Nos mangás, imaginem, para indicar o silêncio total vem escrito --shiiim.
O curioso são os vários significados de -- goro goro:
Uma pedra grande pedra rolando montanha abaixo.
O barulho da trovoada
O barulho da fome ou estômago vazio
Ou uma pessoa folgada que fica rolando de um lado a outro pelo chão.
No Brasil moderno da era da internet, particularmente no Face são muito utilizadas as várias formas do riso: o mais contido expressa com rs rs rs. Os mais abertos postam um hahaha. Agora, se alguém quer ridicularizar alguém ou rir da própria piada, solta um kkk.

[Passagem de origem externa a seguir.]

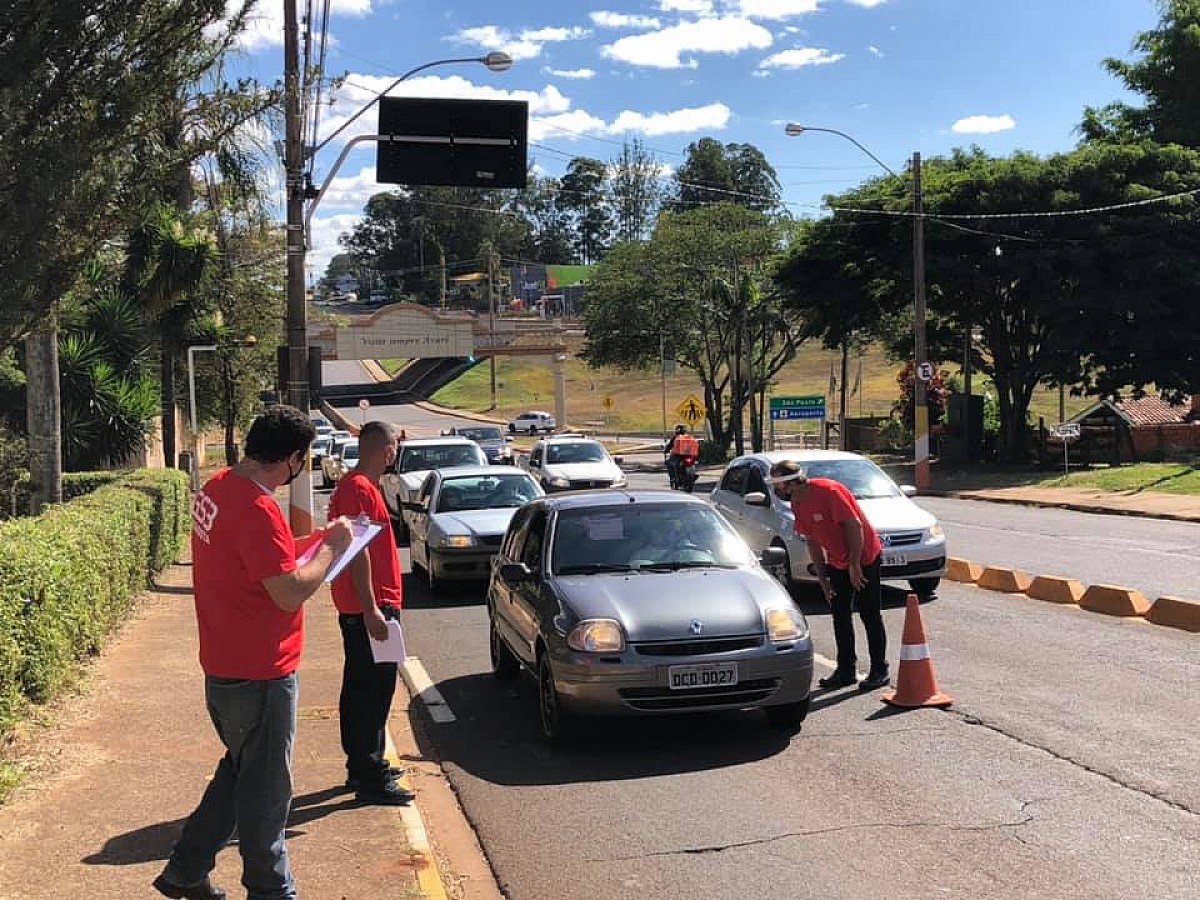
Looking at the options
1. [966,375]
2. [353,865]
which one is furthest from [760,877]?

Feito o esclarecimento voltemos à chuva.
Torrencial (zaa zaa), chuva calma (shito shito), com ventania (goo goo). Dá pra imaginar o vento e a chuva fustigando as árvores (byuuu byuuu )

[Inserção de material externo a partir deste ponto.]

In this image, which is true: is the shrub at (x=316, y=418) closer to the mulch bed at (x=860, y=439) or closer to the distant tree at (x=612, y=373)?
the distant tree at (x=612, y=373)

Era mais da meia noite. A Neli já em sono profundo e não mais ouve a ventania nem os primeiros pingos grandes caindo no telhado e no chão, tal qual granizos, batendo nas janelas ou nas calhas.
Se nós que moramos em casas sólidas e em lugares altos, ficamos preocupados que algo de anormal aconteça, fiquei imaginando a preocupação das pessoas humildes que moram em lugares onde ocorrem as tragédias anunciadas.
Na cama, com os olhos na leitura e com os ouvidos atentos na tempestade cada vez mais ameaçadora, já ouço bacias e outros objetos sendo arrastados pelo vento.
Mas mesmo com o barulho da chuva torrencial e persistente percebi que algo de anormal estava acontecendo lá fora.
Temos uma sacada em frente ao nosso quarto cujo piso é coberto de lajota.
Com a chuva caindo diretamente num piso sêco ou molhado espera-se ouvir o familiar "pityan pityan"
Ao invés disso, ouço um suspeito "potyan potyan " indicando claramente o som dos pingos caindo encima de água acumulada.
Ao abrir a porta-janela; o susto, a água ameaçava transbordar para o quarto ! Desci em desabalada carreira, já de cueca para não molhar o pijama em busca de qualquer coisa para desentupir o ralo.
Nesse ínterim diante desse pandemônio, acorda a Neli toda assustada não entendendo nada me vendo naquele traje sumário, ensopado com uma chave de fenda, um pedaço de arame e um rolo de fio elétrico. "O que foi, o que foi? " "Já lhe explico" respondo, impaciente…tentei com a chave de fenda, nada! A saída do ralo pelo visto passa por caminhos tortuosos dificultando o uso da chave. Tento o arame que também não passava pelo obstáculo. A chuva já me encharcava até os ossos e a Neli gritando, “Jooorge, pelo amor de Deus, saia da chuva!"
Teimoso que sou e não pensando em passar a noite tirando água com canecas, prossegui, desta vez utilizando o fio elétrico embora parecesse improvável a sua utilidade. Em todo o caso fui introduzindo o fio mais maleável, que parecia avançar mais dobrando as curvas. Depois de muitas cutucadas, PLOFT!!! (enfim uma onomatopéia brasileira) ouço o som de alguma coisa sendo removida. Enfim aliviado, vejo a água acumulada escoando lentamente pelo ralo.
Nessa noite, virei um herói pelo menos para minha esposa, pela sagacidade de diferenciar um tranquilizador "pityan" de um ameaçador "POTYAN".